Scientists have discovered that it’s impossible to model the physics of our universe on even the biggest computer. What that means is that we’re probably not living in a computer simulation . Theoretical physicists Zohar Ringel and Dmitry Kovrizhin from the University of Oxford and the Hebrew University in Israel applied Monte Carlo simulations (computations used to generate probabilities) to quantum objects moving through various dimensions and found that classical systems cannot create the mathematics necessary to describe quantum systems. They showed this by proving that classical physics can’t erase the sign problem, a particular quirk of quantum Monte Carlo simulations of gravitational anomalies (like warped spacetime, except in this case the researchers used an analogue from condensed matter physics).
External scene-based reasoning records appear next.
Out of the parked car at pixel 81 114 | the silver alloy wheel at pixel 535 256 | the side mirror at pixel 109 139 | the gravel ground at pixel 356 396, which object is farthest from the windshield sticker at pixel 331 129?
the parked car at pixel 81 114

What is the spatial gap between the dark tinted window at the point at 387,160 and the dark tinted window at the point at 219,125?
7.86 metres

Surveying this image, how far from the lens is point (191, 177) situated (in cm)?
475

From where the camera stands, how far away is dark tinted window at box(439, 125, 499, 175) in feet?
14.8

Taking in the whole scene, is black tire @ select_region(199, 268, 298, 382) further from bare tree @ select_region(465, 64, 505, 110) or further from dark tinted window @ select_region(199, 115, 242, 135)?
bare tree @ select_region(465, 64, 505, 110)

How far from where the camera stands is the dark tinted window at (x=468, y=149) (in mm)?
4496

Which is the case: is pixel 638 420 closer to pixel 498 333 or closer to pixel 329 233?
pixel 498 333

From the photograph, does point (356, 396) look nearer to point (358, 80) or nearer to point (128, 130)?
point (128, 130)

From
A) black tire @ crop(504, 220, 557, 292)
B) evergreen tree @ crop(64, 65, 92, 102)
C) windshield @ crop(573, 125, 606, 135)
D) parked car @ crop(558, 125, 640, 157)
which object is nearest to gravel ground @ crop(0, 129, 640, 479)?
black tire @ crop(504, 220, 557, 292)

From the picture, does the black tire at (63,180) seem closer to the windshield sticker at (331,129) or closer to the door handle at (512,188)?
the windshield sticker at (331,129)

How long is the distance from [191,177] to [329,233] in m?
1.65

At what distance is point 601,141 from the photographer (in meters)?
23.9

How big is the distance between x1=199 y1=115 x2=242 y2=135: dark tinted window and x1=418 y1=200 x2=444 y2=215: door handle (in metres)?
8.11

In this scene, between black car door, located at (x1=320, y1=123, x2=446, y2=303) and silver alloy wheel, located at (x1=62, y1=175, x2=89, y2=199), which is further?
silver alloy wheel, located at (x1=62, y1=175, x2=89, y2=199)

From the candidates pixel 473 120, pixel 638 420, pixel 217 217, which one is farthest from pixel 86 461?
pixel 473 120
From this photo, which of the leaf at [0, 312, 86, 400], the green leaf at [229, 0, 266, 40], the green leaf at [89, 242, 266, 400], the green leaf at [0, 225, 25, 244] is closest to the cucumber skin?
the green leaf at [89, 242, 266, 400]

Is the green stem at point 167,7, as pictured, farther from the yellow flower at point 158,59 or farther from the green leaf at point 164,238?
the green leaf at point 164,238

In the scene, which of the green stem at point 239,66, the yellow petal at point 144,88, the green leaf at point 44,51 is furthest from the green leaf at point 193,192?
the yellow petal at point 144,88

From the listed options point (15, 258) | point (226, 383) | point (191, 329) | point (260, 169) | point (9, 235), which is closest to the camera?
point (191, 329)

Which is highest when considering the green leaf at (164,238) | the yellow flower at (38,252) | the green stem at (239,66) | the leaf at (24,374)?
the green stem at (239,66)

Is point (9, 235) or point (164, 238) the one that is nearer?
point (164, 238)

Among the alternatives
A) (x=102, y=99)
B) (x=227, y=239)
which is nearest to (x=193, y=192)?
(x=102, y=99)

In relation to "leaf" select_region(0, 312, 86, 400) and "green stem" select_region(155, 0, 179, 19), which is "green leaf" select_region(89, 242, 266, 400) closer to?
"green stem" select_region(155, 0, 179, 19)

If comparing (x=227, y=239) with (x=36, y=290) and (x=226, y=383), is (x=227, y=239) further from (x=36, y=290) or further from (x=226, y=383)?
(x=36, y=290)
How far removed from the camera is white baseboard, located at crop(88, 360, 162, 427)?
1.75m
Therefore, according to Ringel and Kovrizhin, classical computers most certainly aren’t controlling our universe.

The notion of a simulated universe isn’t new. Scientists and philosophers alike have flirted with the idea for decades. Some even argue that the human mind could be a simulation. Here’s Andrew Zimmerman Jones, writing for The Nature of Reality:

In 2003, philosopher Nick Bostrom of the University of Oxford made the first rigorous exploration of the simulation argument. The simulations he considered are different from those in movies like “The Matrix,” in which the world is simulated but the conscious minds are not—that is, where biological human beings with human brains interface with the simulated world. In Bostrom’s simulations, human consciousness is just another figment of the simulation.

Bostrom assumes that the human mind is substrate-independent: that human consciousness isn’t strictly dependent on the biological brain itself, and that if we could physically replicate that brain in sufficient detail in another form (such as within a computer) it would also have the subjective experience of consciousness. The replication doesn’t have to be perfect. It just has to be good enough that the replicated being has a human-like subjective experience (a “mind”). An advanced civilization with sufficient computing power to pull this off would be classified as “posthuman.”

All this being said, some physicists say that we won’t ever be able to prove definitively that we’re not in a simulation, because any evidence we collect could itself be simulated evidence. It’s exhausting to think about—but somebody has to do the work of figuring out what’s real.